CFO Kevin Ozan told analysts on the earnings conference call that traffic was still negative in the second quarter, though slightly less than it had been in the first, as it benefited from the calendar shift of the Easter holiday into the current period. Ozan said that "returning to guest count growth in the U.S. remains a top priority in the street fight for market share."

Mobile phone showing McDonald's delivery app

Improvements to McDonald's mobile technology, including delivery, helped boost sales in Q2. Image source: McDonald's.

Technology is turning the tide

The burger joint is remodeling its stores, adding technology to drive-thru windows and the kitchen, and streamlining its menu, while also introducing new promotions like the Filet-O-Fish sandwich during Easter, Donut Sticks, and bundles like the 2-for-$5 Mix and Match deal.

McDonald's has also deployed digital self-order kiosks, added mobile pay and pickup to its mobile app, added fresh beef to a number of its burger offerings, and this month expanded its order delivery options by inserting DoorDash into its already existing (and formerly exclusive deal) with Uber Eats.

While the refranchising of company-owned stores limited currency-adjusted sales to just a 3% increase to $5.3 billion, the combination of all the tech investments helped global comps jump 6.5% in the quarter. All segments saw gains, while the all-important U.S. market was up 5.7%, handily beating analyst estimates of 4.5% growth.

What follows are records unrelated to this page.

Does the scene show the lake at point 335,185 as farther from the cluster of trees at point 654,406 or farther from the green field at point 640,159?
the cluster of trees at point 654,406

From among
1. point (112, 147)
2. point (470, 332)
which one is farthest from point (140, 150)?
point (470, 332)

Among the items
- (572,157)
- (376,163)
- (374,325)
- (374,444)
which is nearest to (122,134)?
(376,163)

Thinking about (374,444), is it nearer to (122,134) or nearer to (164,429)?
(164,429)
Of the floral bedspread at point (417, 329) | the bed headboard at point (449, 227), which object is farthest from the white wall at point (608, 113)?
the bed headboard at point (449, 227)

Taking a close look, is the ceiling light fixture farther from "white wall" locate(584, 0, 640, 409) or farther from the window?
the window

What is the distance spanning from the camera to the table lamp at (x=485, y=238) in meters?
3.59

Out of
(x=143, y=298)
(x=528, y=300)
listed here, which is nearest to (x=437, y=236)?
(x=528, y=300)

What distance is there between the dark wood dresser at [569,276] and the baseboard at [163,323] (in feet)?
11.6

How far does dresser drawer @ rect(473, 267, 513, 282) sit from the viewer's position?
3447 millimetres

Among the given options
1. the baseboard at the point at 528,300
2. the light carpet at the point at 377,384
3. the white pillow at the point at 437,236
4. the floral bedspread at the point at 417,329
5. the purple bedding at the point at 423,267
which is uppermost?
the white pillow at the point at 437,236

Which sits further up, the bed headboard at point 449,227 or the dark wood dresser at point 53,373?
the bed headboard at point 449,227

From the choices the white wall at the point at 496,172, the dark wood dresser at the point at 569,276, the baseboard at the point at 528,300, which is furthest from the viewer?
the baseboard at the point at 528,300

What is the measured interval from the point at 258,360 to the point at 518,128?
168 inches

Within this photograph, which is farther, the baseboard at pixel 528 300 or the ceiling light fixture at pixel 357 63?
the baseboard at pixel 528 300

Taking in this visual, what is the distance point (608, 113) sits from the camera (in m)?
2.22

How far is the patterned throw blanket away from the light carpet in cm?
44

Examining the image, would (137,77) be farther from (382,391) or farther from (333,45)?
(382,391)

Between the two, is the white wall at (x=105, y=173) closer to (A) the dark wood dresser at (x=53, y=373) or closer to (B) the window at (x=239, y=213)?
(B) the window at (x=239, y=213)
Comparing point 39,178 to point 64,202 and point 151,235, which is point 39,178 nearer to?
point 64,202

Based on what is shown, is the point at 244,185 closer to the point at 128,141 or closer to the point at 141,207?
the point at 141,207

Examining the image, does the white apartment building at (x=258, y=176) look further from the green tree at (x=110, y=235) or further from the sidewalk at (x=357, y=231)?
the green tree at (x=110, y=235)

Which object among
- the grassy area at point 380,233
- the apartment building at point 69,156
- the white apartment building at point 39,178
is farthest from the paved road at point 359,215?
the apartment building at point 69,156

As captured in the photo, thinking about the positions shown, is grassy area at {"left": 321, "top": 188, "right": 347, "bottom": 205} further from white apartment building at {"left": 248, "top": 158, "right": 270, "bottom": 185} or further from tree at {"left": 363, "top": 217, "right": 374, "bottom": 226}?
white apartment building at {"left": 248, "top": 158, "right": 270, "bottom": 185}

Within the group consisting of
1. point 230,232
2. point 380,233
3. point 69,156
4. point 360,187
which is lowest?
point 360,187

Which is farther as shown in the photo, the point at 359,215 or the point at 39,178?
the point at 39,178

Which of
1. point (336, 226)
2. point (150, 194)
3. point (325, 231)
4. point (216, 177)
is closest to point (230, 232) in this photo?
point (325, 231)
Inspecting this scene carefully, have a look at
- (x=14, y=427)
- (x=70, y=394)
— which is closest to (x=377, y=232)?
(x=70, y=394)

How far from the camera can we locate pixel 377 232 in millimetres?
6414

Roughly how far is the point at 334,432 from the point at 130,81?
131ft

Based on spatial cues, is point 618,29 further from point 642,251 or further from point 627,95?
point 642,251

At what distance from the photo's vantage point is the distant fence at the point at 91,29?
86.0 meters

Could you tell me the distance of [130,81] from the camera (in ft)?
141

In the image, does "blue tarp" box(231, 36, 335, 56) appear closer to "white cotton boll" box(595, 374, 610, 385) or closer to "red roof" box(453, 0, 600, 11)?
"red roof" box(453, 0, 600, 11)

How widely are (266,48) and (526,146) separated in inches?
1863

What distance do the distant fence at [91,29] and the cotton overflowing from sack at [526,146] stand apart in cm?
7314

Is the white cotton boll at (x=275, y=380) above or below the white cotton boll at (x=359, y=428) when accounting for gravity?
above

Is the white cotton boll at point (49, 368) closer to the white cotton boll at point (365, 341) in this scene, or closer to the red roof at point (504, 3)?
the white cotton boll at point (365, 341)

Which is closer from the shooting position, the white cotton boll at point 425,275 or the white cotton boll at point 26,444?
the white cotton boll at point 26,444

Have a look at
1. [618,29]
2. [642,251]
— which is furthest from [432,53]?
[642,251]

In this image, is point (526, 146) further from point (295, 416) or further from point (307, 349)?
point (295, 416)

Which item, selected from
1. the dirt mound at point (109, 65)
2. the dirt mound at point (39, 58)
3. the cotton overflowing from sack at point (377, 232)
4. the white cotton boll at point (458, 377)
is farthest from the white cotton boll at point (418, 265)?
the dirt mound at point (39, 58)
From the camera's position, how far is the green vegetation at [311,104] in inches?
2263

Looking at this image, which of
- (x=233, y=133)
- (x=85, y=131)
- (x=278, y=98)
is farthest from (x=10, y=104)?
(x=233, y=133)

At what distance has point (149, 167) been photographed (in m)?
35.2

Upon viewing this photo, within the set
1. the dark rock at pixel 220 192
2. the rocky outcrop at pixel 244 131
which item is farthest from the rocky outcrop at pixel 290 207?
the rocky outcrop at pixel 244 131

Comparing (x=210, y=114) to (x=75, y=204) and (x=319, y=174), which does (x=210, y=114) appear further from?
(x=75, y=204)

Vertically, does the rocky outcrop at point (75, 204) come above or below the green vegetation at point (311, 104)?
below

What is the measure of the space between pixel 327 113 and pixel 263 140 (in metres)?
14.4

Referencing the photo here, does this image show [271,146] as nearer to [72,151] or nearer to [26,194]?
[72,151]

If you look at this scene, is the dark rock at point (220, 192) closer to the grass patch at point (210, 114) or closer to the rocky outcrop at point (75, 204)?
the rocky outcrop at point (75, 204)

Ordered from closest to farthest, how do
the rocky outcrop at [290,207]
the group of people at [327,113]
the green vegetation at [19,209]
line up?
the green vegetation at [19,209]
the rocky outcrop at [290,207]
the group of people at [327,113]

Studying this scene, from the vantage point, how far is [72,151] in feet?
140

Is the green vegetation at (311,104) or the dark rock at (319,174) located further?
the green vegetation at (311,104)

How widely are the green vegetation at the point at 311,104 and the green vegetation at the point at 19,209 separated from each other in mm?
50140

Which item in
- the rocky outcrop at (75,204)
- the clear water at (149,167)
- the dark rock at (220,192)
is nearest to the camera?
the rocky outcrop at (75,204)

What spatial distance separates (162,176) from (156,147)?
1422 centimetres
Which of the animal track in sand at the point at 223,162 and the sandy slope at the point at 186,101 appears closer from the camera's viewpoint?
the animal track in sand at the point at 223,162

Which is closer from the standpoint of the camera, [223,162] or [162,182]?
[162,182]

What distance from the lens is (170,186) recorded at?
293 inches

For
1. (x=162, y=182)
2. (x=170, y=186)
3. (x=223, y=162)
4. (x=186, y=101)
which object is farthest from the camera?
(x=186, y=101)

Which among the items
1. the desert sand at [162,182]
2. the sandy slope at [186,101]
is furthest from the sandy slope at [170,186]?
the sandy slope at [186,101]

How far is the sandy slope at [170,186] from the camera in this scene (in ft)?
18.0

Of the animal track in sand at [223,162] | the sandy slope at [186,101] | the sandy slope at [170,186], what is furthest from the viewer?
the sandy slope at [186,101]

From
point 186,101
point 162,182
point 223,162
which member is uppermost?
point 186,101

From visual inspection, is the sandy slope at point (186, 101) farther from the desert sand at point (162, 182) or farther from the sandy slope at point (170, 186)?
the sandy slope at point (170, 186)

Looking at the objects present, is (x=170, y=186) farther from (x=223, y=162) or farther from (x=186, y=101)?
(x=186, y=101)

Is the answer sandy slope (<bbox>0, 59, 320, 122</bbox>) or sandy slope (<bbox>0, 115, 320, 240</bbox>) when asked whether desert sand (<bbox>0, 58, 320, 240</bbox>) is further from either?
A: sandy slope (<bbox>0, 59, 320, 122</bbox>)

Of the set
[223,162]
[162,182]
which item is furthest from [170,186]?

McDonald's top-line U.S. sales grew because of an increase in average check size, both from product mix and higher prices, but it's still missing out on one of the most important aspects of comps: customer traffic.

Breakfast competition is holding McDonald's back

A big reason why guest counts at the burger chain continue to slip is the increased competition surrounding the morning daypart, which has long been critical to McDonald's success. While limited-time offers like Donut Sticks did help sales grow in the quarter, the company has not been able to increase the number of people visiting its restaurants.

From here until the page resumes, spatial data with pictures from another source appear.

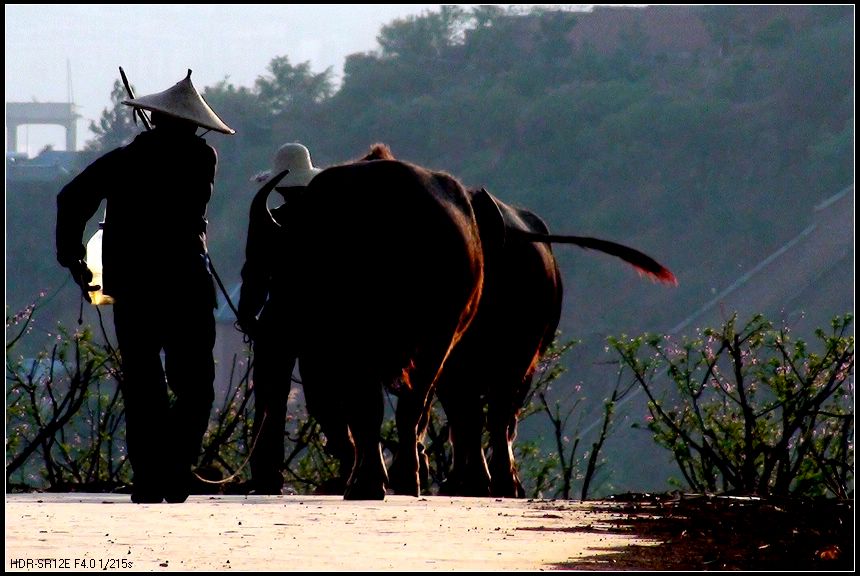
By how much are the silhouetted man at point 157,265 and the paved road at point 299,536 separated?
0.35 m

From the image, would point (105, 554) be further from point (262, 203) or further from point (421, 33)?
point (421, 33)

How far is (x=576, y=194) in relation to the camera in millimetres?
85500

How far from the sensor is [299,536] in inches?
232

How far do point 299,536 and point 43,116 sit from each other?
75729 millimetres

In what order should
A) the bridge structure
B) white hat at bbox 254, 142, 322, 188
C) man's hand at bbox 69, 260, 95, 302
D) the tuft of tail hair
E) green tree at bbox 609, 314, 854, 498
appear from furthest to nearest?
1. the bridge structure
2. green tree at bbox 609, 314, 854, 498
3. white hat at bbox 254, 142, 322, 188
4. the tuft of tail hair
5. man's hand at bbox 69, 260, 95, 302

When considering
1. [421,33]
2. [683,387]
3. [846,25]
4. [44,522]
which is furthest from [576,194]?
[44,522]

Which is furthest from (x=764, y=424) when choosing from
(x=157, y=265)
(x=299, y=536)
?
(x=299, y=536)

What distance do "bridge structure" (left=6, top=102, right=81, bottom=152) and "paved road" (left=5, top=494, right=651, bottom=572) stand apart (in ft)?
219

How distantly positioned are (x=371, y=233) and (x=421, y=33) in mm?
96009

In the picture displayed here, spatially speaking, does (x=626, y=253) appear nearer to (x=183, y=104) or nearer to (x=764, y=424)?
(x=764, y=424)

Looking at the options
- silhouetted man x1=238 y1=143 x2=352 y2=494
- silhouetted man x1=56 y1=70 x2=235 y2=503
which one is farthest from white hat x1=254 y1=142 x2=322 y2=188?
silhouetted man x1=56 y1=70 x2=235 y2=503

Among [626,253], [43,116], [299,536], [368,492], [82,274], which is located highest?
[43,116]

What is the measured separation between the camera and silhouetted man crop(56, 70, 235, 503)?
25.7ft

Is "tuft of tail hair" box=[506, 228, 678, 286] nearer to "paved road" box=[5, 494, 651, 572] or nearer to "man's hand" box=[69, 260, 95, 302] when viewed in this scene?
"paved road" box=[5, 494, 651, 572]
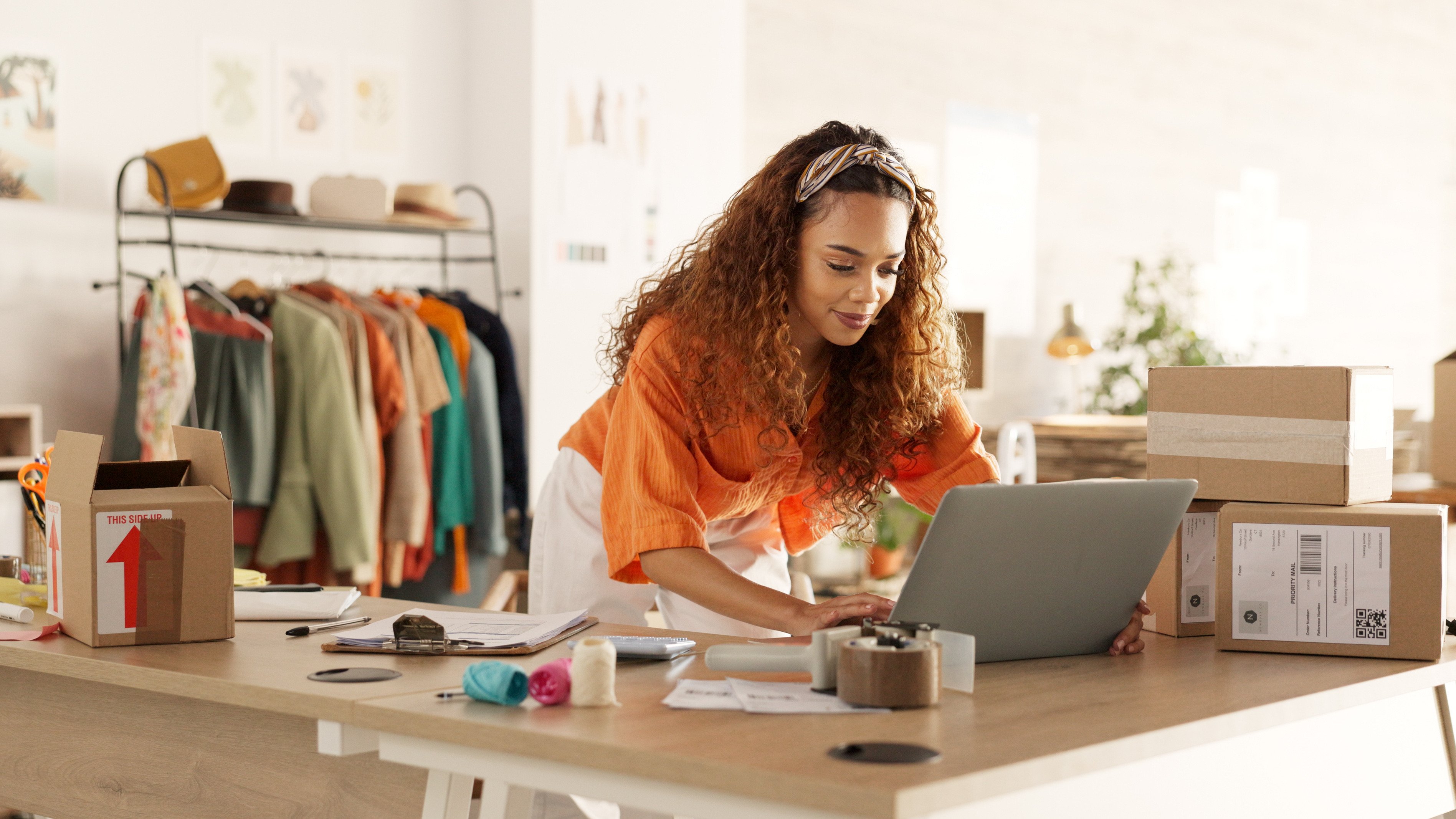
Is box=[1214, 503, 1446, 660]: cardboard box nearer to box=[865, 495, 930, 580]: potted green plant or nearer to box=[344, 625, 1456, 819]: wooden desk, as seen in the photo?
box=[344, 625, 1456, 819]: wooden desk

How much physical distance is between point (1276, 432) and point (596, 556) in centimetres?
108

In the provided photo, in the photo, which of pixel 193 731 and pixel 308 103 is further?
pixel 308 103

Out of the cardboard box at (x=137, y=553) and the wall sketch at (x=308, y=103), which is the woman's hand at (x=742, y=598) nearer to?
the cardboard box at (x=137, y=553)

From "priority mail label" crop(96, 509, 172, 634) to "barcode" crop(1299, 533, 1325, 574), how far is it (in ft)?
4.36

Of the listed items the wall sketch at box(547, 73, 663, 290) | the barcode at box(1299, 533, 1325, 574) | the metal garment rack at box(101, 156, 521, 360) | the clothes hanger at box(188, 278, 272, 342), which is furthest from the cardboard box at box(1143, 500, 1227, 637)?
the wall sketch at box(547, 73, 663, 290)

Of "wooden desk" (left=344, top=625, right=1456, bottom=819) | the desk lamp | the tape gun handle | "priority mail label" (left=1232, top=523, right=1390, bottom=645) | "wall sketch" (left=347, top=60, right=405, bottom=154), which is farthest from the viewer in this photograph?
the desk lamp

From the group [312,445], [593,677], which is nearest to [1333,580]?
[593,677]

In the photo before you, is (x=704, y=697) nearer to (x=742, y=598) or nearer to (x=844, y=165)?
(x=742, y=598)

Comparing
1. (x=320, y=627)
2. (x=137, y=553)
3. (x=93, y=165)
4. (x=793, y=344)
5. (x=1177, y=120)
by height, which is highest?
(x=1177, y=120)

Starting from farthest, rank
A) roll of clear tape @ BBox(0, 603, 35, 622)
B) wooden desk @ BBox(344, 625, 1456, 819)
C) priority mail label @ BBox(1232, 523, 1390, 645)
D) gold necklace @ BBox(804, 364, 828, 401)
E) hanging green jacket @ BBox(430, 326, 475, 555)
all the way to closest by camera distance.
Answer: hanging green jacket @ BBox(430, 326, 475, 555) → gold necklace @ BBox(804, 364, 828, 401) → roll of clear tape @ BBox(0, 603, 35, 622) → priority mail label @ BBox(1232, 523, 1390, 645) → wooden desk @ BBox(344, 625, 1456, 819)

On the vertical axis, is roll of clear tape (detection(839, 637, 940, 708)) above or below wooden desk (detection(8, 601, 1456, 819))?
above

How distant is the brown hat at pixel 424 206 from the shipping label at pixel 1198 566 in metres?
2.73

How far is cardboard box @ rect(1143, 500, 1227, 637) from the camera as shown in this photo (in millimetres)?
1736

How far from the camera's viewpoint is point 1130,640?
5.24 feet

"There's been plenty of other entrants who are competing in the breakfast market," CEO Steve Easterbrook said. That's why Ozan likened growing traffic to a street fight, and it also explains why McDonald's in May began allowing franchisees to decide which all-day breakfast items they would sell.

Yet Easterbrook says momentum is growing and moving its way. As the company invests more money into its 14,000 stores, the changes are becoming "apparent to our customers," and investors can expect more change in the future.

Going global for growth

McDonald's is upgrading 2,000 U.S. stores this year, half of which have been already completed, and it will be deploying its new Dynamic Yield artificial intelligence drive-thru technology at 8,000 restaurants over the next few weeks. The fast-food giant will also begin expanding the initiative internationally, and by the end of the year, all the restaurants in the U.S. and Australia will have the new interactive menus.

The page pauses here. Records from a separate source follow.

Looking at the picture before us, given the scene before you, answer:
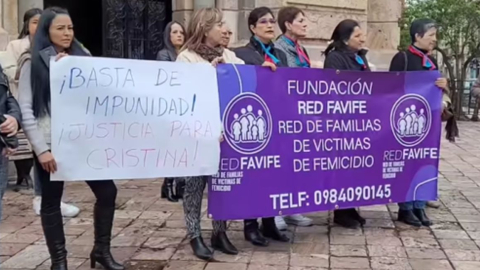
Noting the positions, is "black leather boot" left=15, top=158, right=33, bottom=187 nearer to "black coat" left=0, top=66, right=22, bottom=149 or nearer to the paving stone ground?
the paving stone ground

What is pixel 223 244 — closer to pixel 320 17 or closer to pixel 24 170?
pixel 24 170

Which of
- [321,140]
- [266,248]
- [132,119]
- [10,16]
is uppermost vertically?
[10,16]

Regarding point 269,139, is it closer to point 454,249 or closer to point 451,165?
point 454,249

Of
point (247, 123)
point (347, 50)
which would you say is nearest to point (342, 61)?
point (347, 50)

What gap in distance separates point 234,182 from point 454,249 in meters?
2.00

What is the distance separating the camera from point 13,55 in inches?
288

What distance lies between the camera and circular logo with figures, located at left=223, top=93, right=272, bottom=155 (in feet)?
16.8

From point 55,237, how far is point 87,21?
11.0 meters

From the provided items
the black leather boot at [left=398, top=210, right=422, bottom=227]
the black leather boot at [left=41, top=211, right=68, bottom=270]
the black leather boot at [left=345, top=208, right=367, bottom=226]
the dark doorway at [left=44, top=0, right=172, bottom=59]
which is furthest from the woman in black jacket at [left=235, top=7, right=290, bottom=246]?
the dark doorway at [left=44, top=0, right=172, bottom=59]

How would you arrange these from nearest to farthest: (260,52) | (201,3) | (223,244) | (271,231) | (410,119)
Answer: (223,244) < (260,52) < (271,231) < (410,119) < (201,3)


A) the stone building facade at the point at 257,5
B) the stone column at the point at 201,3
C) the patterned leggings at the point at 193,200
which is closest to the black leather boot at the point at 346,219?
the patterned leggings at the point at 193,200

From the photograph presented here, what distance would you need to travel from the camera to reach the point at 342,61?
5965 mm

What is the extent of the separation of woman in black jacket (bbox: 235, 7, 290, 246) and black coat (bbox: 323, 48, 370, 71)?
18.0 inches

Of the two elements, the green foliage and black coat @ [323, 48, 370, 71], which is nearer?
black coat @ [323, 48, 370, 71]
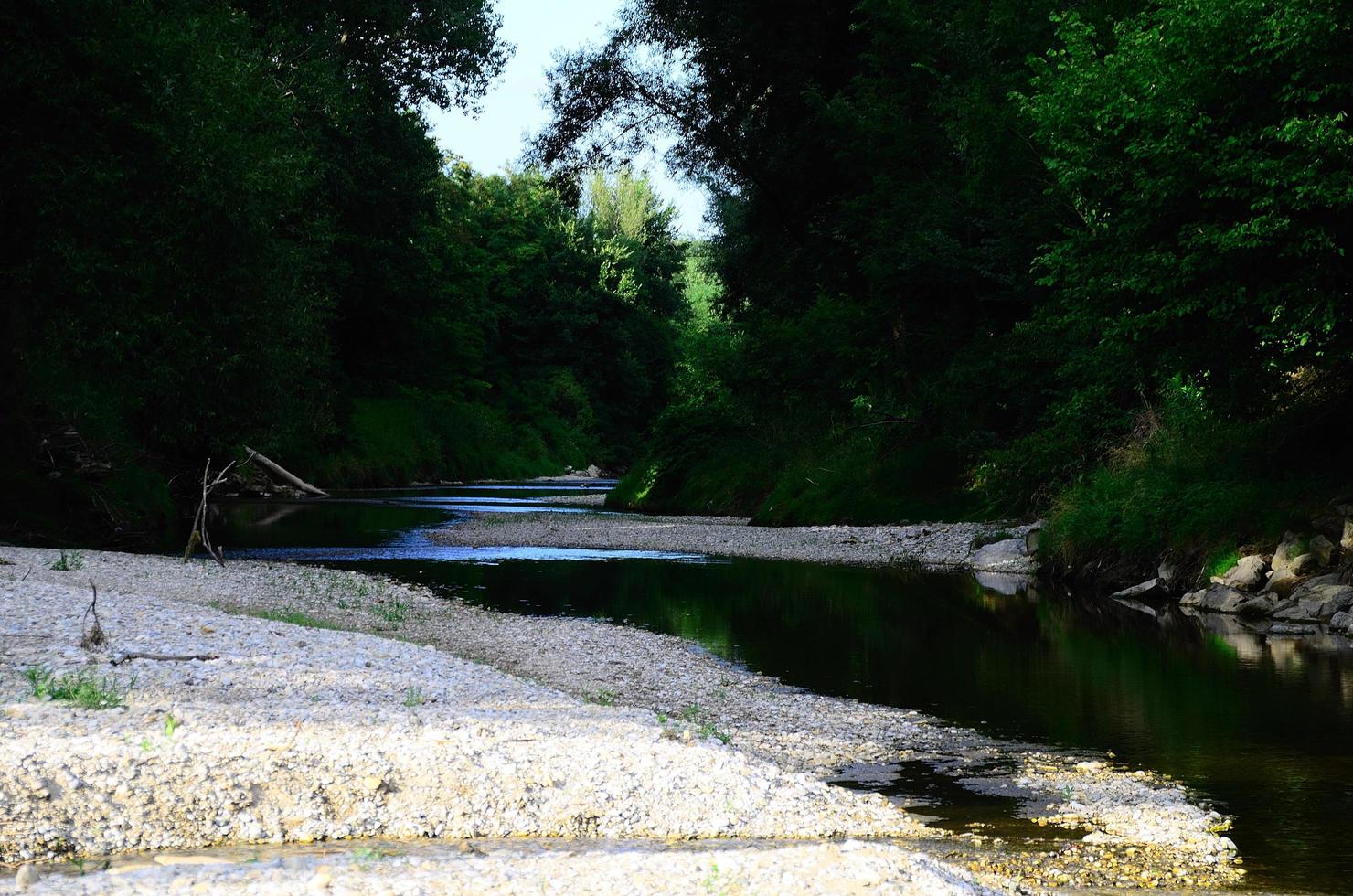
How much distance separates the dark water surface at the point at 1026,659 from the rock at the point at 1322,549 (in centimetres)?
163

Delivery is another big opportunity McDonald's will take advantage of, one it estimates will be a $4 billion contributor to global sales this year, as it has enjoyed double-digit delivery sales growth in major markets over the past 12 months. In the U.K. and Spain alone, delivery now accounts for more than 10% of sales in restaurants that offer it.

Customer traffic is still the missing ingredient for McDonald's, but the company is counting on technology to turn the tide.